Rising sea levels could shrink coastline

Science and Technology Minister, Professor Tissa Vitarana warned that rising sea levels would cause severe upheaval, and as already identified, the Maldives would be submerged. Coupled with these facts, he said Sri Lanka too would be subject to rising sea levels. ‘When’, not ‘If’ that happened, it would be that coastal areas would be invaded by the sea.

"We need to re-locate most coastal areas and towns, including Colombo to higher ground. This will have to be seriously considered. The entire landscape will change", he noted.

He said the Kyoto protocol on reducing greenhouse gasses by 5.2% is now being blatantly disregarded. The reduction in greenhouse gasses, being an area of intense concern and commitment at the Copenhagen conference last December, has been literally relegated to non-starter status.

He said conspicuous lack of concern to the urgency of the Copenhagen Summit on Global Warming was largely a ‘Look away’ attitude adopted by the first world, and the consensus was that nonchalance seemed to be the order of the day.

Dr. Vitarana was speaking as the chief guest at the ‘Communicating Science on a Global Warming Planet’ at the British Council last week.

Eminent explorer, BBC presenter and public speaker Dr. Paul Rose who was in Colombo on a lecture tour including Sri Lanka and India also participated in the event.

The panelists included Vice Chairman University Grants Commission, Professor M. T. M. Jiffry and senior lecturer, Open University of Sri Lanka, Dr. Jayantha Wattevidanage. The discussions were facilitated by Nalaka Gunawardene, Director, TVE Asia Pacific, Science writer and broadcaster.

Dr. Rose who had concluded an Antarctic expedition few weeks before his visit to Sri Lanka, said evidence of global warming was growing in geometric progression and alarming consequences would be felt world- wide.

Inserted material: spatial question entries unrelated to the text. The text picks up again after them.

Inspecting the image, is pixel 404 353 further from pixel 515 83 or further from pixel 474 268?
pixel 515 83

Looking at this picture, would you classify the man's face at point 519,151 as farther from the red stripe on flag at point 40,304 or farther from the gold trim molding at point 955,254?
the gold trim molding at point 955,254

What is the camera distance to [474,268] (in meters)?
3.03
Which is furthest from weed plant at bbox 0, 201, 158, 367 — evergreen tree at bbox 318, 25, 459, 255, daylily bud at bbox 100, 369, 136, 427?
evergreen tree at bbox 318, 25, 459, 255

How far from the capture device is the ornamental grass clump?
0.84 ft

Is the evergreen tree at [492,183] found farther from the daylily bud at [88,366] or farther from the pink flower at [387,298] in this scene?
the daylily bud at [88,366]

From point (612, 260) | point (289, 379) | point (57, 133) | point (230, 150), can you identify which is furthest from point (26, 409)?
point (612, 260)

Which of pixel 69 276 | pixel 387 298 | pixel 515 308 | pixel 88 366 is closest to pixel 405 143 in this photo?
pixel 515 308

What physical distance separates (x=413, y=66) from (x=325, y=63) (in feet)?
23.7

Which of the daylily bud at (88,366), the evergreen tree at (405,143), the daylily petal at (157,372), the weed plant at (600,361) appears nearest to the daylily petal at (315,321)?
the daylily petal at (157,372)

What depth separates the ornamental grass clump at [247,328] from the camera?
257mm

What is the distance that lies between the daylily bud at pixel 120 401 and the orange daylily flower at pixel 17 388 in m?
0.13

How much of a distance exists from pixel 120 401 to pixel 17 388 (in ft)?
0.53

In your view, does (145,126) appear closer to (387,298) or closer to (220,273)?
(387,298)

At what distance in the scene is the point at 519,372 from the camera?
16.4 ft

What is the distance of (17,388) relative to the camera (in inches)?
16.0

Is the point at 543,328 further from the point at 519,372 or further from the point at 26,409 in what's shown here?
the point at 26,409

He said multi-year–ice formation is steadily causing a melting-down phenomenon and in sequence resulting in changing sea levels. ‘Warming Planet’ phenomenon was progressively getting to be an unavoidable circumstance resulting in occurrences that would overtake the planet and desultory perspectives are that the plunge to disaster would not be merely speculative but certain.

He said there are critical questions on climate change that would need intense urgency if it is that thwarting disaster is to be compulsory rather than optional.

The ice layer built over periods ranging from 60 to 70 thousand years is now gradually melting leaving in its wake the melting cycle of the ice cap causing eco-disaster globally, he warned.

Dr. Vitarana said as passing the Kyoto protocol was disregarded and the non-commitment at Copenhagen compounded an already growing disaster cycle seemingly unavoidable.

"It is now mandatory that individual governments resort to voluntary commitment to reduce greenhouse effusion by 2050, and maintain sustainable development for effective controls to stop rising sea levels. Rising levels of greenhouse gasses and addressing this problem could not be over stressed".

He said desertification of the Africa was expanding.

The panel discussion centered on the impact on Sri Lanka and it was that although its placing in the Indian ocean had hub status for trade, its insignificance in the larger concept of global warming is still at a low level in importance.